I need some advice. Is there a better place to get John Deere Decals for a 1943 B? I asked my local dealer but he wanted $83.00 for a set. I didn't know if that was a ok price or if someone esle bad better ones or not?

Any help would be greatly appreciated.

Thanks,

Tau44


----------



## Live Oak (Dec 22, 2003)

Not sure if you are aware of these folks but they may be able to direct you to who may sell them. 

John Deere - Model B Parts 

If you aren't already; you might want to keep an eye out here:

Decals, Decal Sets


----------



## bontai Joe (Sep 16, 2003)

Probably not a sourse for decals, but thought you might enjoy this site. It's about the restoration of a 1941 Model B, with lots of photos and history.
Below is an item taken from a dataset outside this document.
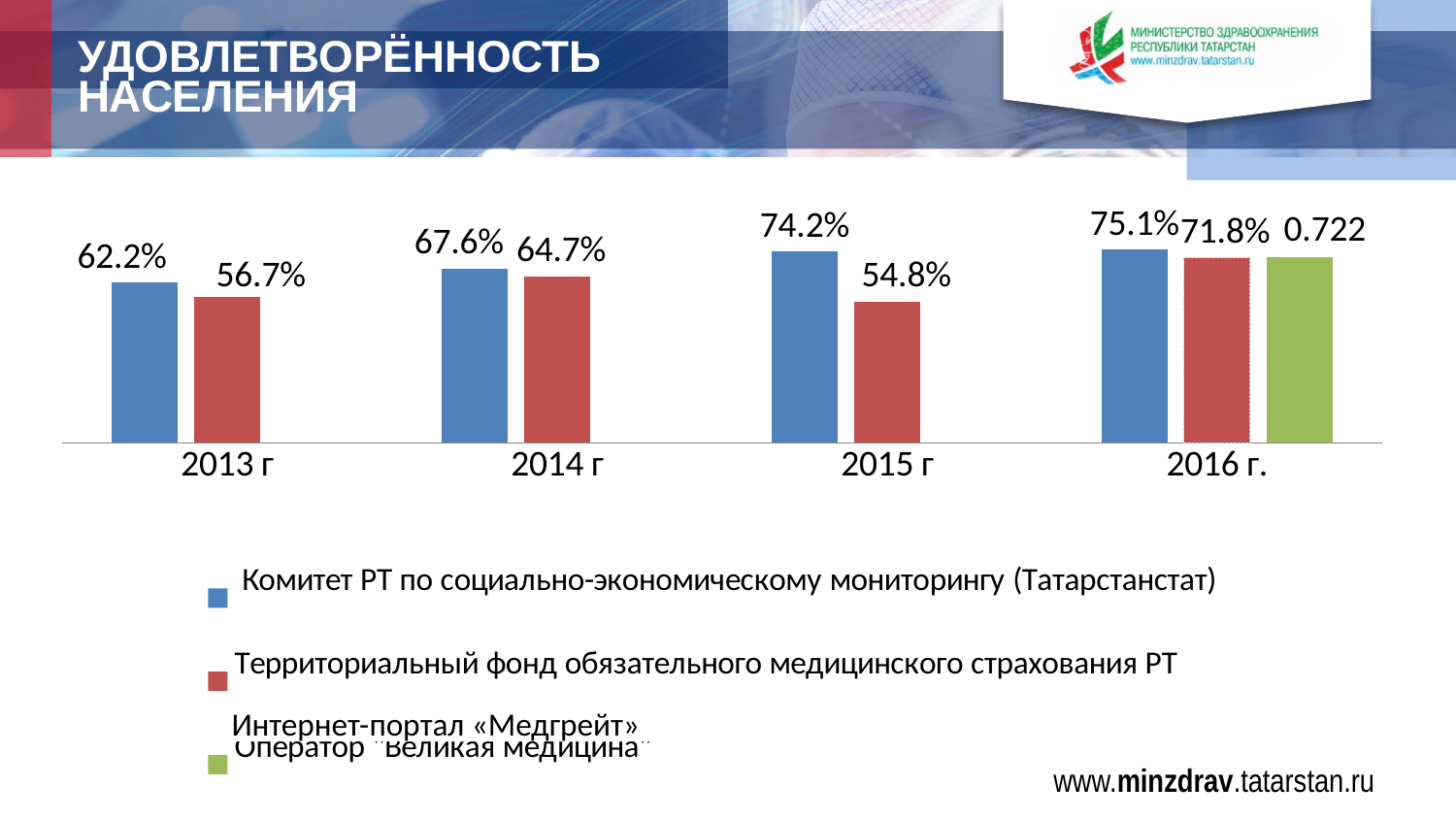
In which year is the blue series (Татарстанстат) highest? 2016 г. What is the difference between the blue and red values in 2015 г? 19.4 percentage points How many series does the legend list? 3 What value is shown for the green bar in 2016 г.? 0.722 In which year is the red series (Территориальный фонд ОМС РТ) lowest? 2015 г Does the blue series (Татарстанстат) rise or fall from 2013 г to 2016 г.? Rises What is the value of the red series (Территориальный фонд обязательного медицинского страхования РТ) for 2015 г? 54.8% Which is larger in 2013 г: the blue series value or the red series value? The blue series (62.2%) What is the value of the red series for 2014 г? 64.7% How many year categories are shown on the x axis? 4 What kind of chart is shown on the slide? Bar chart What is the value of the blue series (Комитет РТ по социально-экономическому мониторингу) for 2013 г? 62.2%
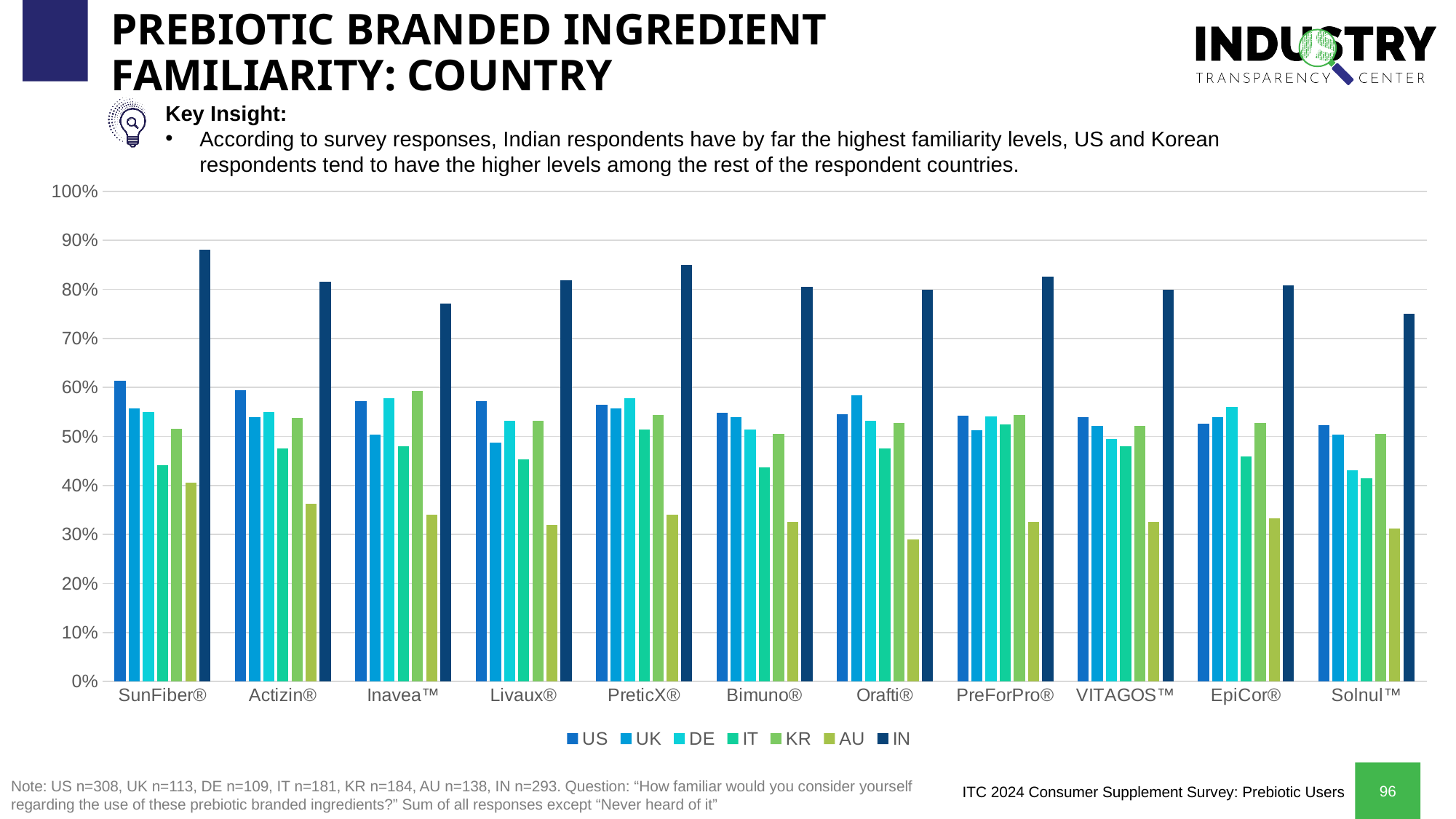
Is the KR value for Inavea™ greater or less than 50%? greater Which country has the highest familiarity level for SunFiber®? IN For Inavea™, which is larger: the KR value or the IT value? KR For which ingredient is the IN value the highest? SunFiber® Which country has the lowest familiarity level for SunFiber®? AU Is the IN value for Solnul™ greater or less than 80%? less What kind of chart is shown on the slide? bar chart Is the IT value for Bimuno® greater or less than 50%? less For which ingredient is the AU value the lowest? Orafti® Which series is shown in the darkest navy colour in the legend? IN How many series does the legend list? 7 How many branded ingredients are shown along the x axis? 11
http://www.terrystoy.com/Model-B/index.htm


----------



## Tau44 (Dec 7, 2003)

*Difference on decals*

SCREEN PRINTED COMPUTER CUT
MYLAR VINYL 


Which is a better decal in the long run. The vinly are twice as expensive? What is mylar?

Thanks,

TAU44


----------



## Live Oak (Dec 22, 2003)

Tau44, take a looksee and see what you think. 

Decals


----------